The broadband reflectors found in the squid eye tissue are densely packed protein-rich spindle-shaped cells with a refractive index of 1.56 [
5] surrounded by cytoplasm with a refractive index of approximately 1.33 [
6]. The optical structure of this eye covering is intriguingly different from the reported broadband reflecting structures in fish scales, because the average size and variation of both the high- and low-refractive index regions is up to ten times that described in fish scales, while the difference between high- and low-refractive index is 0.23 rather than 0.5 (guanine, found in fish scales, has a refractive index of 1.83) [
2]. Therefore, in addition to guanine-based reflectors, evolution has also fostered the formation of proteinaceous (therefore polymer-based) broadband dielectric reflectors with layers made from entire cells as a form of midwater camouflage.
Because periodic or randomized DBRs are specular reflectors, the incident angle of incoming light is equal to the angle at which light is reflected and both the wavelength and the intensity of reflection vary with angle. However, the shape of the reflectance spectrum of the squid eye is independent of incident angle, while the reflected radiance drops slightly at oblique angles. Random DBRs are frequently examined and used as optical components such as filters, microcavities and waveguides, where broadband optical reflection can be advantageous [
7], and understanding this kind of biological system could lead to inspiration for spindle-based three-dimensional angle-independent broadband reflectors (e.g. ellipsoidal three-dimensional photonic crystals [
8]).
For this optical design to behave like a DBR, a large contrast in refractive index must exist between the cells and the cytoplasm, which in the case of the non-crystalline reflectors in squids, probably requires proteins specifically evolved for optical function. In the tissue covering, the Loliginid squid eye, this structure achieves refractive index contrast using cells that are densely and homogeneously filled with protein for high refractive index, and an expanded extracellular space containing mostly water for low refractive index. We also investigated the biochemical composition of the high-refractive index component of this novel reflector, and found a stereotyped protein composition, reminiscent of that found in lens cells that also serve an optical function [
9,
10]. In this case, the handful of highly expressed proteins in the tissue is comprised of reflectin homologues in addition to a novel, highly hydrophobic protein with implications for the self-assembly mechanisms responsible for forming these DBR structures.

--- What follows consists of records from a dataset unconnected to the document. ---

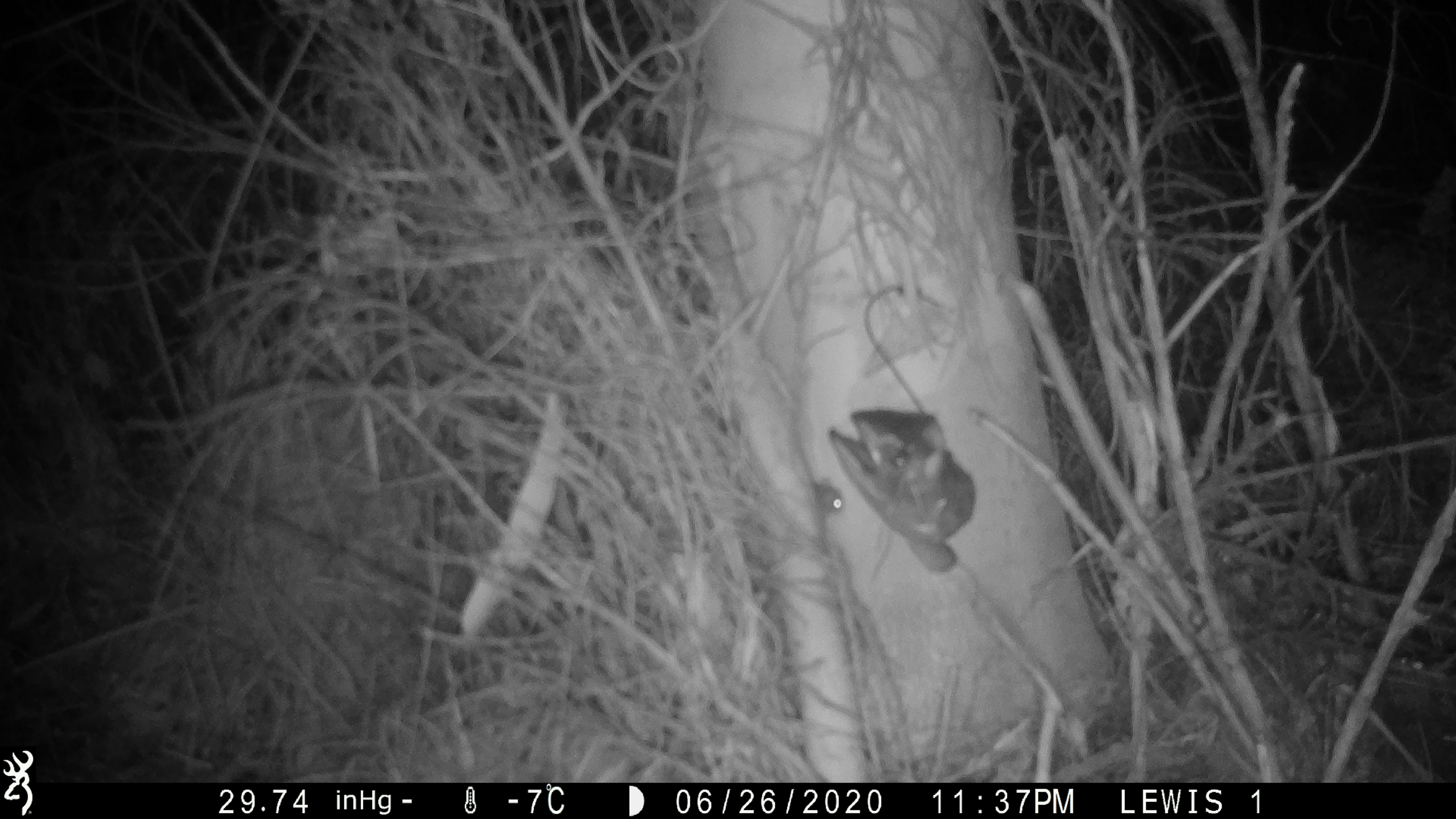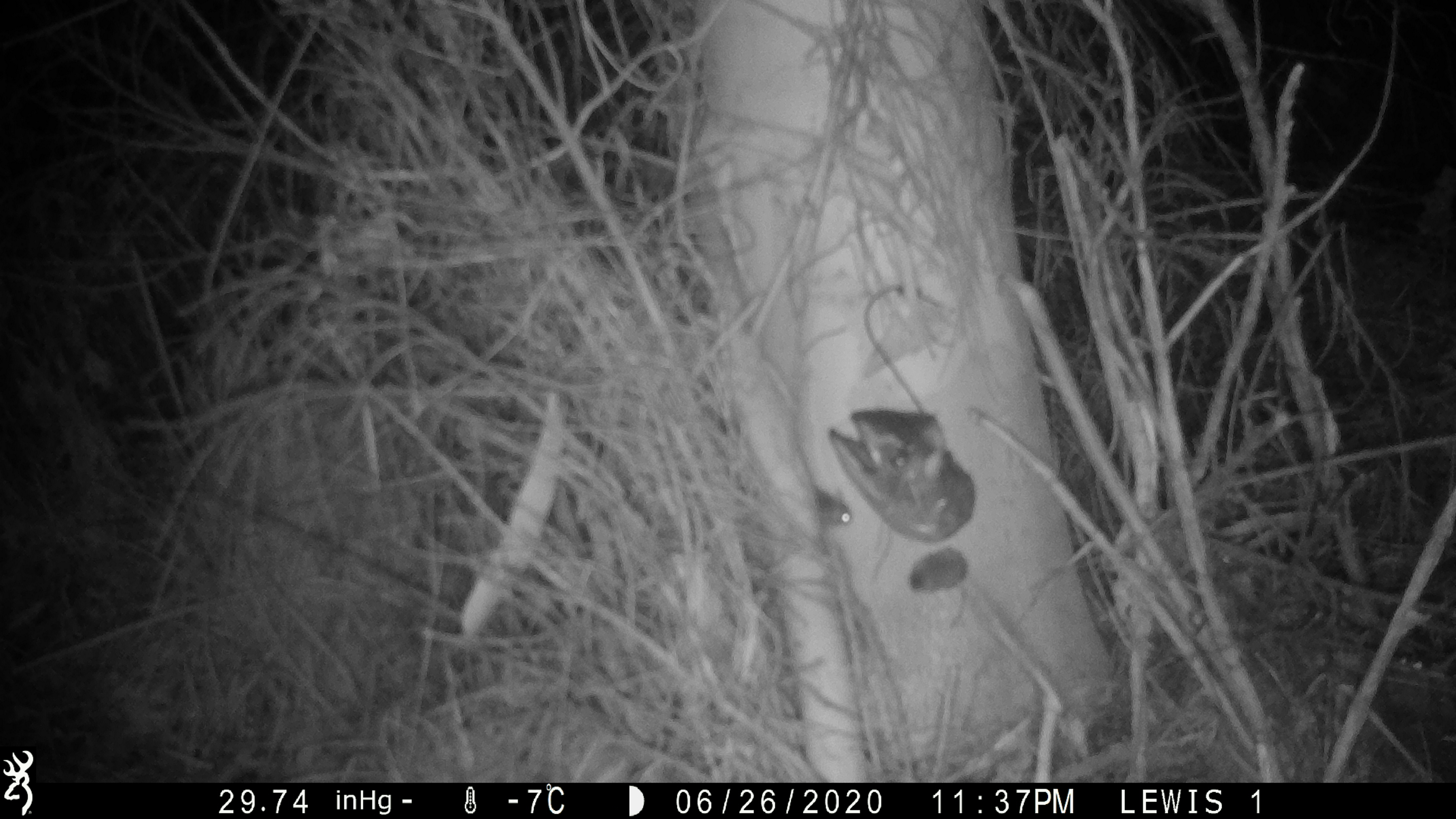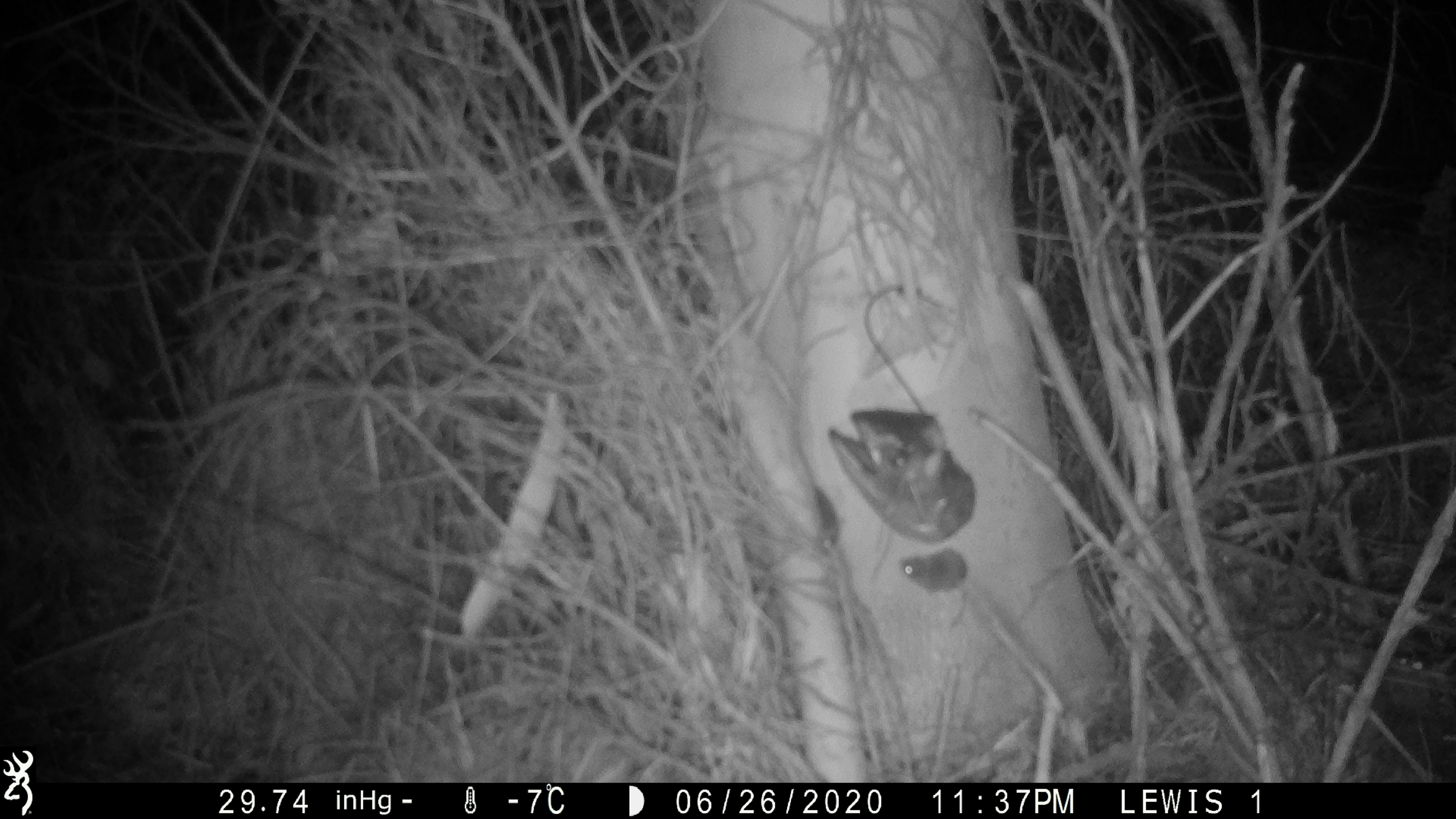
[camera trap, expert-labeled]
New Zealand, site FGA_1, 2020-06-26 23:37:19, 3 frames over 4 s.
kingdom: Animalia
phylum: Chordata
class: Mammalia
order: Rodentia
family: Muridae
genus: Mus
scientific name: Mus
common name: mouse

In the context of their environment, squid eyes seem particularly inconspicuous given the high contrast nature of the large, dark pupil in the centre of a silvery eyeball structure (a). In this report, we describe the biological, cellular and optical properties of the tissue covering the eyes of Loliginid squid (b), which serves as a static reflector for optical camouflage. We focus on the manner in which the long, spindle-shaped cells in the eye tissue (c–e) are arranged to achieve broadband specular reflectance and investigate the details of the reflectance of this tissue in the context of the radiance fields in which it evolved.